Things, of course, are a lot different today. Getting
one-on-one interview time with the ubiquitous former fund manager is next to
impossible--he's too busy combining his roles as a pitchman for Fidelity, an elder
statesman for the mutual fund industry, and an investment advisor for numerous non-profit
organizations.
All those roles involve public speaking. Unfortunately for the
plug-averse, Lynch frequently peppers his speeches with references to the firm that still
signs his paychecks. And repetition creeps in if you've heard him more than once.
(Example: when someone asks him his opinion of Internet stocks, a likely response from the
Net-wary Lynch is "Yahoo--that's a chocolate drink, isnt it?" )
And never mind those silly ads where the gray-topped investment
oracle plays straight man to Lily Tomlin and Don Rickles. Somehow, when it comes to Lynch,
common sense wisdom works better than contrived comedy.
Still, when the most familiar face in the mutual fund industry
speaks, it's worth a listen.
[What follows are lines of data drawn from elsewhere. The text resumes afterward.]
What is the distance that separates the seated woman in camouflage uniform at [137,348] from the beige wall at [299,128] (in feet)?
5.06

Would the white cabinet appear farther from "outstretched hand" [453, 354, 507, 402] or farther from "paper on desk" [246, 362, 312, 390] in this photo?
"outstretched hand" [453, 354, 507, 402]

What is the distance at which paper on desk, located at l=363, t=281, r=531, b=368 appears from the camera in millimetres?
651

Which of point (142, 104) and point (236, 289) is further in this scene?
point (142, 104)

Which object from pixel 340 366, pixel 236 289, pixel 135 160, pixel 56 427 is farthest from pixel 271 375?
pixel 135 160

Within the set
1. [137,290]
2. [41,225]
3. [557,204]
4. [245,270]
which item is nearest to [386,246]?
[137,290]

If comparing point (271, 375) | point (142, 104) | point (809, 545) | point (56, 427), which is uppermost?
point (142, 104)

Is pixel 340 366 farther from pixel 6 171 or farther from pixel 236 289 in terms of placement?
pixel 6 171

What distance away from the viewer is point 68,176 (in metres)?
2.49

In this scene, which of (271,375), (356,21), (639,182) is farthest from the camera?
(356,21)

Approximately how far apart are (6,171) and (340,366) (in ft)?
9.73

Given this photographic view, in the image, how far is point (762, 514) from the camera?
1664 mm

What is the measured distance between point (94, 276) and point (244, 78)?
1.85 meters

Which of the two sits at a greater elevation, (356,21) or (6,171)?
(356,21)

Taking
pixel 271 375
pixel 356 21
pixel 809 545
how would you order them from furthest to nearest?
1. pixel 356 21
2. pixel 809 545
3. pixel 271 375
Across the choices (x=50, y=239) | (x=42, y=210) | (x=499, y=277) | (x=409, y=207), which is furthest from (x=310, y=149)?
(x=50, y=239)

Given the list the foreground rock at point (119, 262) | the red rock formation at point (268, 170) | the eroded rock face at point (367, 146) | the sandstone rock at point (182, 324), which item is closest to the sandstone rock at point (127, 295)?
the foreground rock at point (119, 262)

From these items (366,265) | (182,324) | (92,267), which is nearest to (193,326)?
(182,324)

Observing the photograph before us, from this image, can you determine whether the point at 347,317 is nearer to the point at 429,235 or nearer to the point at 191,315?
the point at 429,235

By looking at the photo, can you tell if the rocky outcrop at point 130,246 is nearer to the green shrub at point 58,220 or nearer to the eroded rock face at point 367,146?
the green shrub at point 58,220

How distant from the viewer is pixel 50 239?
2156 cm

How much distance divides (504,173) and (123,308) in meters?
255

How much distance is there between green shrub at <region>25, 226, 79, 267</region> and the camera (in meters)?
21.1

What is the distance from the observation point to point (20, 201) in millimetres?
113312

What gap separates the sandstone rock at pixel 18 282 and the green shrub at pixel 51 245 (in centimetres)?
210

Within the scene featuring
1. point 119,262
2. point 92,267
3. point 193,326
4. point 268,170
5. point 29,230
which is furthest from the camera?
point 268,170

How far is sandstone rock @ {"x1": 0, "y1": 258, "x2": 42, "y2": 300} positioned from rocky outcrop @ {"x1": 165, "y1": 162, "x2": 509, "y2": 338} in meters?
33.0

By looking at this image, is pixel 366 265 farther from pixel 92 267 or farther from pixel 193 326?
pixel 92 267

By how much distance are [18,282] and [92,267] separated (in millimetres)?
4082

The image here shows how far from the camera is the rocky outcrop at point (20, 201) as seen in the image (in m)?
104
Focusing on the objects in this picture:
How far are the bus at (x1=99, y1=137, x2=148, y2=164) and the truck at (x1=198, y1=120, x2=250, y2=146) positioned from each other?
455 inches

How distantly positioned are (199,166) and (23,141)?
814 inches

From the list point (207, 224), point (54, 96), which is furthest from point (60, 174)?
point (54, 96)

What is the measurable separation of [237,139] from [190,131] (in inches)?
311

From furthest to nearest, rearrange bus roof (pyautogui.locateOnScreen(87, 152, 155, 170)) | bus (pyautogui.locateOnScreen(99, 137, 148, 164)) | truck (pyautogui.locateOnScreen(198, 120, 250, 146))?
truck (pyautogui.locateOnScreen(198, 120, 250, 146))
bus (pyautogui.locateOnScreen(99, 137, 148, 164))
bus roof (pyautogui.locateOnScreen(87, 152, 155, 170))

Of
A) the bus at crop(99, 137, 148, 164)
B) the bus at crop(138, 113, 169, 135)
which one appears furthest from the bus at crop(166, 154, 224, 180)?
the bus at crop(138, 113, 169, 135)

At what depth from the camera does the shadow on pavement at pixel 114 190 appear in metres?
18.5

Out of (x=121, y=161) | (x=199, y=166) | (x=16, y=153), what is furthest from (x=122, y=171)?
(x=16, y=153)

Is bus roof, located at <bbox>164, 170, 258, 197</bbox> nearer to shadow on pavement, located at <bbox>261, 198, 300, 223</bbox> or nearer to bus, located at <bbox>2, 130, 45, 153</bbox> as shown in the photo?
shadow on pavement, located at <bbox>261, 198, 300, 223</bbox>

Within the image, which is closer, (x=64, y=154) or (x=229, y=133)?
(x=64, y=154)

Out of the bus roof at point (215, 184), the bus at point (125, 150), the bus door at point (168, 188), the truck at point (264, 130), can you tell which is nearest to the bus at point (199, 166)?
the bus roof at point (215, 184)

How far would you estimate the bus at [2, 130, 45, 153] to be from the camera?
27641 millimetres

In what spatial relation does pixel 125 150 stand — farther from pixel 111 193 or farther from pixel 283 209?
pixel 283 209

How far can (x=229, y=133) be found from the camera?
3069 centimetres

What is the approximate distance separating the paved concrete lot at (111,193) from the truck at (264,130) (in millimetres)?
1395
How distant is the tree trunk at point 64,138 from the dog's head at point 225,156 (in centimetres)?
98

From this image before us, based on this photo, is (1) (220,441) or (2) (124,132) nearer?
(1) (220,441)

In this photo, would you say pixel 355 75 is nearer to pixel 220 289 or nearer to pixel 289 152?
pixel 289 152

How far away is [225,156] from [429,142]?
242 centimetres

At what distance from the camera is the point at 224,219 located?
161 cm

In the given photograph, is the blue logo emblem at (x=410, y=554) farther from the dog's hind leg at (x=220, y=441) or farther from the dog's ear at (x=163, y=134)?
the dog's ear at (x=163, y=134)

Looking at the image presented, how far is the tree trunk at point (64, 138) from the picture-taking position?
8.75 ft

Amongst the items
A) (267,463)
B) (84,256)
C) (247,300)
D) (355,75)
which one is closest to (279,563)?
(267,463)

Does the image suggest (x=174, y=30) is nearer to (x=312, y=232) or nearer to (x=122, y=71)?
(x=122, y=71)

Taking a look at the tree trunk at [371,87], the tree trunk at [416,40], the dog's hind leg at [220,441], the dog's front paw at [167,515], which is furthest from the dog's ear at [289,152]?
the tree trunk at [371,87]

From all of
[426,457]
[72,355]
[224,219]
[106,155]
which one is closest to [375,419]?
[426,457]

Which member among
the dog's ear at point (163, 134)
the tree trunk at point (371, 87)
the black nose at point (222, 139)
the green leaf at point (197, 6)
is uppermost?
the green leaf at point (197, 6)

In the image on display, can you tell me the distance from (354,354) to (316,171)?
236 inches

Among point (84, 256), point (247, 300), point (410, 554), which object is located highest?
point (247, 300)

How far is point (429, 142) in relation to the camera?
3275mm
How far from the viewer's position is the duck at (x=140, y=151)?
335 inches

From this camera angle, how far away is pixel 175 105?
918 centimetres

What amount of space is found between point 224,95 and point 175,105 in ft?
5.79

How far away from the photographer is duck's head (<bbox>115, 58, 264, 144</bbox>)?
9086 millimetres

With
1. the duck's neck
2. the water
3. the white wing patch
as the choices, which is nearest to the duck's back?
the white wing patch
Speaking before 2,000 of his industry cohorts last week at
the Investment Company Institute's recent annual gathering in Washington, D.C. , Lynch
spoke about "the most dangerous things people say about stock prices."
Here are some of them, along with Lynch's responses:
"It's gone down his much already, it can't go much lower."
"That's what they said about Digital when it went from $198 a
share to $100a share. Eventually, it landed up at $31."
"If it's gone this high already, how can it possibly go
higher?"
"A lot of people sold Microsoft and Home Depot years ago with
that thought in mind."
"Eventually, stocks always come back."
"They said that about International Harvester and RCA, and it
hasn't happened for them yet."
"It's a $3.00 stock. How much can I lose?"
"You lose everything if it goes to zero."
"It's always darkest before dawn."
"Actually, it's always darkest before it gets pitch black.
Industry sectors can take a decade or more to turn around."
"When it rebounds to $10 a share, I'll sell."
"The stock does not know that you own it, that you're a nice
person, and that you expect it to go up. It may not."
"What, me worry? Conservative stocks don't fluctuate
much."
"You can't say that when quality banks and companies like
AT&T have dropped 50 percent."
"Look at all the money I've lost. I didn't buy it."
"I've had lots of lost opportunities from not buying a stock.
But other ones always come along."
Other Lynchisms of note:
"People overemphasize the importance of management. What's more
important is a workable concept. You should buy a company any fool can manage because
eventually, one will."
"The key organ of investing is the stomach, not the
brain."
"I'm shocked that people buy a stock, but can't explain to the
average 12-year-old exactly why they did it because they don't understand hat the company
does. I made money in names like Dunkin Donuts, Taco Bell, and Chrysler. If you know the
reasons you buy a company, you know the reasons for selling it."
"Dont try to predict the economy, interest rates, or the
stock market. The prime rate stood at 20 percent in 1981, and unemployment was 12 percent.
I don't remember anyone telling us in 1979 that was going to happen. And the recession in
1990 was preceded by economists' predictions of a soft landing."